__課題__:
1. 本文の「低山トレーニング」の例では、標高差何mの山を月に何回登り下りするか答えよ。
2. 次の(a)〜(c)が本文の内容と合っているかどうかを「はい」か「いいえ」で答え、判断の根拠となる本文の語句をそのまま引用せよ。
(a) 痛みは「急性疼痛」と「慢性疼痛」の2つに分類される。
(b) 日常トレーニング&ストレッチでは、毎日のトレーニングと週3回のストレッチが提案されている。
(c) 「正しい歩き方」では、登りでは膝をまっすぐ伸ばし、下りでは膝を曲げることが基本とされている。

__本文__:
______________________________

僕の読書ノート「山と溪谷 2024年3月号」

2024-06-01 08:14:36 | 書評(その他)

 

特集の「歩いて治す膝痛」を読みたくて購入した。私は山に登って下山するとき、必ずと言っていいほど右膝が痛くなる。なんとか膝が痛くならないようにする方法はないものかと以前から考えていた。本書を読んでみると、痛みには、膝周りに外傷や病気がある「急性疼痛」、それ以外の「慢性疼痛」の2つに分類され、後者の中で普段の生活には支障がない場合は、筋力の向上や、負荷の軽減によって改善できるということである。

第1部の「歩いて体をつくる」では、膝痛に効くトレーニングの方法が提案されている。1つ目は山歩きトレーニングで、まずは「裏山トレーニング」で登り下りを繰り返す。例えば、標高差50m程度の山を4~5往復するのを週2~3回行うと、月に2000mの山を往復したのと同じ登下降量になる。それに慣れたら、「低山トレーニング」で、例えば標高差400mの山を月5回登り下りすることで、月間2000mの往復になる。そして、2段階のトレーニングの後に、憧れの山を登山するという流れだ。個人的には、こんなに頻繁にトレーニングはできそうにないので、「裏山トレーニング」を月2回程度行うことから始めてみるか。

2つ目には、日常トレーニング&ストレッチで、下半身の部位別に、週3回のトレーニングと毎日のストレッチの方法が提案されている。自分の弱いと思われる部位・筋肉から試してみたい。

3つ目には、登山時に行う膝痛予防&対処術で、登山の前に体を温めたり、登山の途中の歩き方や、登山の途中でできる手当てが説明されている。

第2部の「負荷を減らして歩く」では、膝への負荷を減らすための、「正しい歩き方」や「道具の活用法」が紹介されている。「正しい歩き方」では、登りも下りも、体軸や膝をまっすぐ伸ばすことが基本になっている。「膝痛予防・対策グッズ」としては、インソール、トレッキングポール、サポートタイツ、膝サポーター、キネシオテーピングテクニックの利用が提案されている。私もすでにトレッキングポールや膝サポーターは利用しているが、他のグッズも追々使ってみたい。

______________________________

__データ欄__:

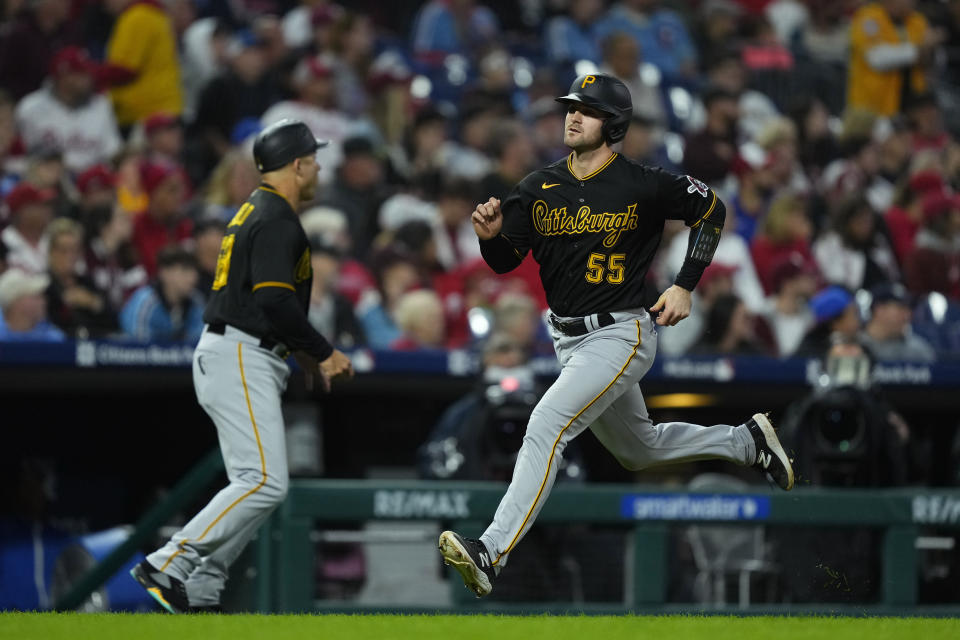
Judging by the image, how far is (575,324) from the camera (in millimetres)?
5211

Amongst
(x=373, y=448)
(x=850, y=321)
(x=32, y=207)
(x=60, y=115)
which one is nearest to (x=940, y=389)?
(x=850, y=321)

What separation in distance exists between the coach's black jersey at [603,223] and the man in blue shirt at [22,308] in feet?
11.1

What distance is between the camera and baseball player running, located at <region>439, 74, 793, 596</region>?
199 inches

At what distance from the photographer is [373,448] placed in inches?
343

______________________________

__解答__:
1. 標高差400mの山を月5回登り下りする。

2.
(a) はい:「「急性疼痛」、それ以外の「慢性疼痛」の2つに分類され」
(b) いいえ:「週3回のトレーニングと毎日のストレッチの方法が提案されている」
(c) いいえ:「登りも下りも、体軸や膝をまっすぐ伸ばすことが基本になっている」